> Selected passage
[BEGIN]

Re: flush to database?

Eric Berryman Mon, 25 Jun 2018 08:15:02 -0700

So, after restarting the application all the entries up until that past
date were lost. But, thanks to your warning, I was able to back up
everything from a script, and reapply after restarting.
I also upgraded, hoping this doesn't happen again.
Thank you so much!


On Tue, Jun 5, 2018 at 6:47 PM Woonsan Ko <[email protected]> wrote:

> On Tue, Jun 5, 2018 at 3:15 PM, Eric Berryman <[email protected]>
> wrote:
> > Again, thank you so much for walking me through this.
> >
> > Considering your comment that the Journal updates the cache too.
> >
> > Looking at the Journal table in more detail, I see something that at
> least
> > makes sense.
> > The last entry of meta data in the Journal table is the same as the last
> > image on node2.
> > So, it looks as if node2 is doing what it is suppose to do, but node1 has
> > stopped writing to the Journal.
> > (So the meta data must be in the cache of node1?)
> >
> > At this point, I'm a little worried that if I restart node1; I will lose
> > data, or it will fix everything.
>
> What's the version of Jackrabbit exactly?
> Just as a wild guess (I'm not so sure), if there's a bug (such as dead
> lock), you might lose some data when restarted.
> If you're not with the latest of 2.6.x
> (http://jackrabbit.apache.org/jcr/downloads.html#v2.6), there's a
> chance of some known issues. But I'm not really sure whether or not
> it's caused by a bug. You can check JIRA board. e.g,
> https://issues.apache.org/jira/browse/JCR-3783
>
> >
> > Is this recoverable?  I'm guessing a restart of node1 will cause the
> > Journal to start getting updated again, but how do I get the missing
> > entries?
>
> Hmm. There's a standalone tool for backup
> (
> http://jackrabbit.apache.org/jcr/standalone-server.html#Backup_and_migration
> )
> but it's not an option for you unfortunately.
>
> Woonsan
>
> > And, am I sure after a restart node1 will still have all the entries for
> > the past two weeks (considering it wasn't making Journal entries).
> >
> > I don't see anything in the log that suggests that something died.  I'm
> > also wondering how to monitor for this.

[END]

> Task instructions
1. Write out the part of the Jackrabbit mailing-list thread starting at "So, after restarting" and ending at "reapply after restarting.", word for word.
2. In the Jackrabbit mailing-list thread, how did Eric Berryman get back the entries lost when the application restarted?
3. Proceed with the Jackrabbit mailing-list thread from the point where it stops.

> Data shown
[BEGIN]

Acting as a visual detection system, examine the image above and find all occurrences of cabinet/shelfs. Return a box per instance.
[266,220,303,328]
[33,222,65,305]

[END]

> Per-task outputs
1.
So, after restarting the application all the entries up until that past
date were lost. But, thanks to your warning, I was able to back up
everything from a script, and reapply after restarting.

2. He backed up everything from a script and reapplied it after restarting.

3.
> >
> > Here is my repository.xml:
> > <Repository>
> >     <FileSystem
> class="org.apache.jackrabbit.core.fs.local.LocalFileSystem">
> >         <param name="path" value="/tmp/jackrabbit-olog/repository"/>
> >     </FileSystem>
> >     <DataStore class="org.apache.jackrabbit.core.data.db.DbDataStore">
> >         <param name="driver" value="javax.naming.InitialContext"/>
> >         <param name="url" value="jdbc/jcr"/>
> >         <param name="databaseType" value="mysql"/>
> >         <param name="schemaObjectPrefix" value="jcr_ds_" />
> >     </DataStore>
> >     <Security appName="Jackrabbit">
> >         <SecurityManager
> > class="org.apache.jackrabbit.core.security.simple.SimpleSecurityManager"
> > workspaceName="security">
> >         </SecurityManager>
> >         <AccessManager class="org.apache.jackrabbit.core.security.simple.
> > SimpleAccessManager">
> >         </AccessManager>
> >         <LoginModule class="org.apache.jackrabbit.core.security.simple.
> > SimpleLoginModule">
> >         </LoginModule>
> >     </Security>
> >     <Workspaces rootPath="/tmp/jackrabbit-olog/workspaces"
> > defaultWorkspace="olog"/>
> >     <Workspace name="${wsp.name}">
> >         <FileSystem class="org.apache.jackrabbit.
> > core.fs.local.LocalFileSystem">
> >             <param name="path" value="${wsp.home}"/>
> >         </FileSystem>
> >         <PersistenceManager class="org.apache.jackrabbit.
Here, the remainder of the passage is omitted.